Un combatiente japonés
Este trabajo perteneciente a una colección del Club Internacional del Libro, dedicada a la II Guerra Mundial, trata sobre las batallas tanto terrestres como aeronavales que tuvieron lugar en Guadalcanal, perteneciente a las Islas Salomón en el Pacífico Sur, desde Agosto de 1942 hasta Febrero de 1943, en un momento en que la guerra estaba en tablas.
Tras la batalla estadounidense en Midway en Junio de 1942, la primera victoria estadounidense clara de la guerra, éstos tomaron la iniciativa y en Agosto tuvo lugar el primer desembarco de la historia de los marines en una isla que se haría tristemente legendaria y que había sido ocupada por los japoneses en Mayo del mismo año.
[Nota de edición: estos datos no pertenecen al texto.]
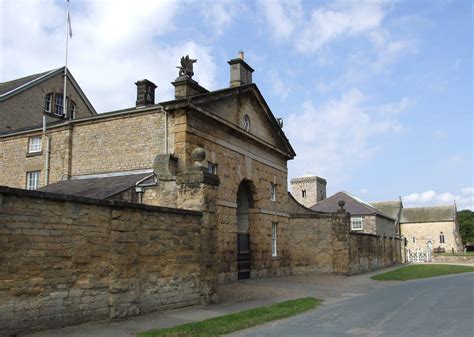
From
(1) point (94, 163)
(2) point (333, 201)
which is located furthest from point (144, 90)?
(2) point (333, 201)

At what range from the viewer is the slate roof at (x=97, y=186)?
17.7m

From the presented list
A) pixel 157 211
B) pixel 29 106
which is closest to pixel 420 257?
pixel 29 106

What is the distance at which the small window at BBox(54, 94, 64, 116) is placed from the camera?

A partir de entonces hubo una dura pugna en un momento decisiva de la Guerra del Pacífico y en el que la balanza estuvo oscilando continuamente a favor y en contra de ambos bandos. Si en tierra los americanos se hicieron rapidamente con el aeródromo y una porción de tierra, sólo para verse asediados y con la continua amenaza de verse expulsados al mar por unas tropas niponas más numerosas, pero blanco de todo tipo de enfermedades tropicales ( 9000 de sus 25000 muertos, fueron por esta causa ), en mar tuvieron lugar una serie de batallas donde los muertos norteamericanos fueron de una cuantía muy superior a los de las bajas terrestres y donde sufrieron una serie de derrotas que, con todo, no fueron definitivas.
Al final, la batalla de los suministros la ganaron los americanos. Sus pérdidas materiales fueron compensadas por una industria ya en pleno funcionamiento que pronto iba a mostrar su abrumadora superioridad. Las humanas también por una ingente reserva de reclutamiento.
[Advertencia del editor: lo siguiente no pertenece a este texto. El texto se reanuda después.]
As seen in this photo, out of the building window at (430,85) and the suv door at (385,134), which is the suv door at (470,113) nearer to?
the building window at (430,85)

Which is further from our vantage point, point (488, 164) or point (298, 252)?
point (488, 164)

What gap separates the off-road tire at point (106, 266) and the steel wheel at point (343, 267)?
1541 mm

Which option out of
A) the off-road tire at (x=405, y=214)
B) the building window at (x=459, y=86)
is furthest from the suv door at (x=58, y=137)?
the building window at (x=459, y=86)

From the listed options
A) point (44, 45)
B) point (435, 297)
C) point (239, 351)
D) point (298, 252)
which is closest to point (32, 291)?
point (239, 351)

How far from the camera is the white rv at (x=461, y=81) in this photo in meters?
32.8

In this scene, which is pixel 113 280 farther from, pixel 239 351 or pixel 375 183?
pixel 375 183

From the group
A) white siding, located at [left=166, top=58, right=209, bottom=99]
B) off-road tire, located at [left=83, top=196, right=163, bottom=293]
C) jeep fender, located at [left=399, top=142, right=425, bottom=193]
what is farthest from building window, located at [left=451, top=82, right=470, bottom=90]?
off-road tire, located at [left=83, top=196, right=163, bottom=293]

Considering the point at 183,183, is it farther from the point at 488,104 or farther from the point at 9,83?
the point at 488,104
Todo lo contrario que los japoneses. Su flota quedó seriamente disminuida y a partir de entonces estuvo en inferioridad, y lo más importante, sus tripulaciones aereas expertas que siempre habían sido numericamente limitadas y ya habían sufrido graves pérdidas en el Mar del Coral y en Midway, sufrieron un golpe importante que se hizo definitivo en las subsiguientes batallas de las Salomón y de las Islas Bismark. Tras esto, y con los modelos americanos de aviones nuevos muy superiores, la balanza se inclinó totalmente a favor de los Estadounidenses, que ya habían tomado la isla por completo en Febrero de 1943.
Por ello Guadalcanal tiene una importancia crucial en la historia de la II guerra mundial. Recordada en multitud de libros y películas ( desde la vieja “Guadalcanal” hasta “La delgada línea roja” ). Claude Bertin hizo un trabajo impecable – o casi – en este libro dinámico, no exentos de toques novelescos ( los diálogos ) que le aportan una mayor frescura y lo alejan de las reconstrucciones históricas más convencionales. Relata con sumo vigor, precisión y detalle todas las batallas que se desarrollaron tanto en tierra como mar o aire y logra captar el infierno que representó para todos los combatientes involucrados, un infierno que pilló a los nativos en medio, esos que nunca salen en las listas de muertos ( aqui tampoco ).
Tal vez en algunos aspectos podría estar más desarrollado dada su relativa brevedad pero es un excelente libro. Trepidante y con la información a la vez abundante y justa, sin detalles superfluos o innecesarios. Y más vale leer este libro que ver, por ejemplo, el horrible episodio de la serie “The Pacific” dedicado a esta batalla.